Neron Network的cost function

Neron Network的cost function是logic regression的加强版。

先熟悉一些term

L = network的总层数

$s_l$ = 层l的unit个数（不包含bias unit）

K = 最后一层的unit个数（其实反映的是classes的个数）

k>=3的话，根据最初的模型，也就说明一组待预测数据进去，出来的最终结果是一个vector，这表明最终结果反映的是待预测的输入属于每个class分类可能性的大小（比如图片分类）。（k=1反映的是一组数据进去，最终结果是0或者1，一个unit即可表达）
Cost function for regularized logistic regression

$J(\theta) = - \frac{1}{m} \sum_{i=1}^m [ y^{(i)}\ \log (h_\theta (x^{(i)})) + (1 - y^{(i)})\ \log (1 - h_\theta(x^{(i)}))] + \frac{\lambda}{2m}\sum_{j=1}^n \theta_j^2$

Cost function for neural networks

$\begin{gather*} J(\Theta) = - \frac{1}{m} \sum_{i=1}^m \sum_{k=1}^K \left[y^{(i)}_k \log ((h_\Theta (x^{(i)}))_k) + (1 - y^{(i)}_k)\log (1 - (h_\Theta(x^{(i)}))_k)\right] + \frac{\lambda}{2m}\sum_{l=1}^{L-1} \sum_{i=1}^{s_l} \sum_{j=1}^{s_{l+1}} ( \Theta_{j,i}^{(l)})^2\end{gather*}$

Neron Network的求值算法 Back Propagation Algorithm

给定一组训练数据如下：

$\lbrace (x^{(1)}, y^{(1)}) \cdots (x^{(m)}, y^{(m)})\rbrace$

初始化：

$\Delta^{(l)}_{i,j}$

Loop开始（pick一组训练数据）

第一步，根据模型，使用 forward propagation 求出当前训练数据的预测值
从$\delta^{(L)} = a^{(L)} - y^{(t)}$开始，使用Back propagation 算出所有的$\delta$

其中，算法公式为：

$\delta^{(l)} = ((\Theta^{(l)})^T \delta^{(l+1)})\ .*\ a^{(l)}\ .*\ (1 - a^{(l)})$

第二步，计算每一层的delta

$g'(z^{(l)}) = a^{(l)}\ .*\ (1 - a^{(l)})$

注意在一些表达中出现了如上公式，叫做g-prime derivative terms。
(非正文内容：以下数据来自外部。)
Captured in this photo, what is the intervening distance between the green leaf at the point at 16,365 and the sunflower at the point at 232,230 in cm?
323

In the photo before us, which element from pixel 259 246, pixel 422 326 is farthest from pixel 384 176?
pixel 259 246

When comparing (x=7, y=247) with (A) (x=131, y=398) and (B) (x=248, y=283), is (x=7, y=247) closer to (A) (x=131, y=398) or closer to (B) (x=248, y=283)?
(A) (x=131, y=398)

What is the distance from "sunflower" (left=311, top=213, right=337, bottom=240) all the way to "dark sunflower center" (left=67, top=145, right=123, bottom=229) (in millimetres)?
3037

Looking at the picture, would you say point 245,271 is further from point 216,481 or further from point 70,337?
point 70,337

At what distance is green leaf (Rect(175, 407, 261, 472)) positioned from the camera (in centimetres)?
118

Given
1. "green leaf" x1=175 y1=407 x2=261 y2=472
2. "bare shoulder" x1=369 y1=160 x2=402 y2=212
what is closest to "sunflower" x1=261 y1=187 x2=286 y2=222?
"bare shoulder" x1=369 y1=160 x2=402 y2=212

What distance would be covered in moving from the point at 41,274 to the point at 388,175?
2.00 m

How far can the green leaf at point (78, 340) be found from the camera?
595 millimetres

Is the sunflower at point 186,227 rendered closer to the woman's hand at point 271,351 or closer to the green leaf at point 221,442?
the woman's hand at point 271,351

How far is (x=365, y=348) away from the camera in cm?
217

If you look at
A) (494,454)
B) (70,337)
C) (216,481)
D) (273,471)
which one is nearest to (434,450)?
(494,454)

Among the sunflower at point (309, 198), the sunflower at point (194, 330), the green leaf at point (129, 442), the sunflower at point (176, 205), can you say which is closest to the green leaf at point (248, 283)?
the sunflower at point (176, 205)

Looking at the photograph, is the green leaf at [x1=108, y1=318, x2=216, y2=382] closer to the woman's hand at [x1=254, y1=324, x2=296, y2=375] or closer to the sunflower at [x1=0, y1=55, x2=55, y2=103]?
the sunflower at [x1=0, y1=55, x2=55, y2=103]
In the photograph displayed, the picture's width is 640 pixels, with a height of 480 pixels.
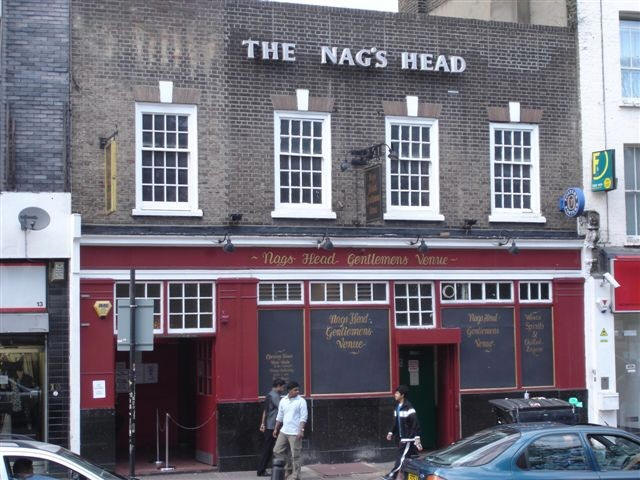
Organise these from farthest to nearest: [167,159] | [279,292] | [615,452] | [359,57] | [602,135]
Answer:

$\Delta^{(l)}_{i,j} := \Delta^{(l)}_{i,j} + a_j^{(l)} \delta_i^{(l+1)}$

写为

$\Delta^{(l)} := \Delta^{(l)} + \delta^{(l+1)}(a^{(l)})^T$

第三步，累计每一层的大delta，从而得出overall的partial derivative公式。

j不等于0时：

$D^{(l)}_{i,j} := \dfrac{1}{m}\left(\Delta^{(l)}_{i,j} + \lambda\Theta^{(l)}_{i,j}\right)$

j等于0时：

$D^{(l)}_{i,j} := \dfrac{1}{m}\Delta^{(l)}_{i,j}$

最后得出Partial Derivative是：

$\frac \partial {\partial \Theta_{ij}^{(l)}} J(\Theta)$

Loop结束

back propagation实际在做什么？

实际上是从结果的delta倒推每一层每个参数的delta。
每个单元的delta其实是用当前单元向前propagate时候贡献过的单元的delta和贡献时候使用的theta值结合起来算出来的。

算法实现细节

Rolling parameters

为了使用跟之前一样的方式调用fminunc()求最优的theta，不方便传入多维数组。
这里引入unroll 的parameter的概念。因为对于神经网络模型，把多维theta matrix给unroll成一个大vector并不影响计算。算出来的结果再reshape回来即可。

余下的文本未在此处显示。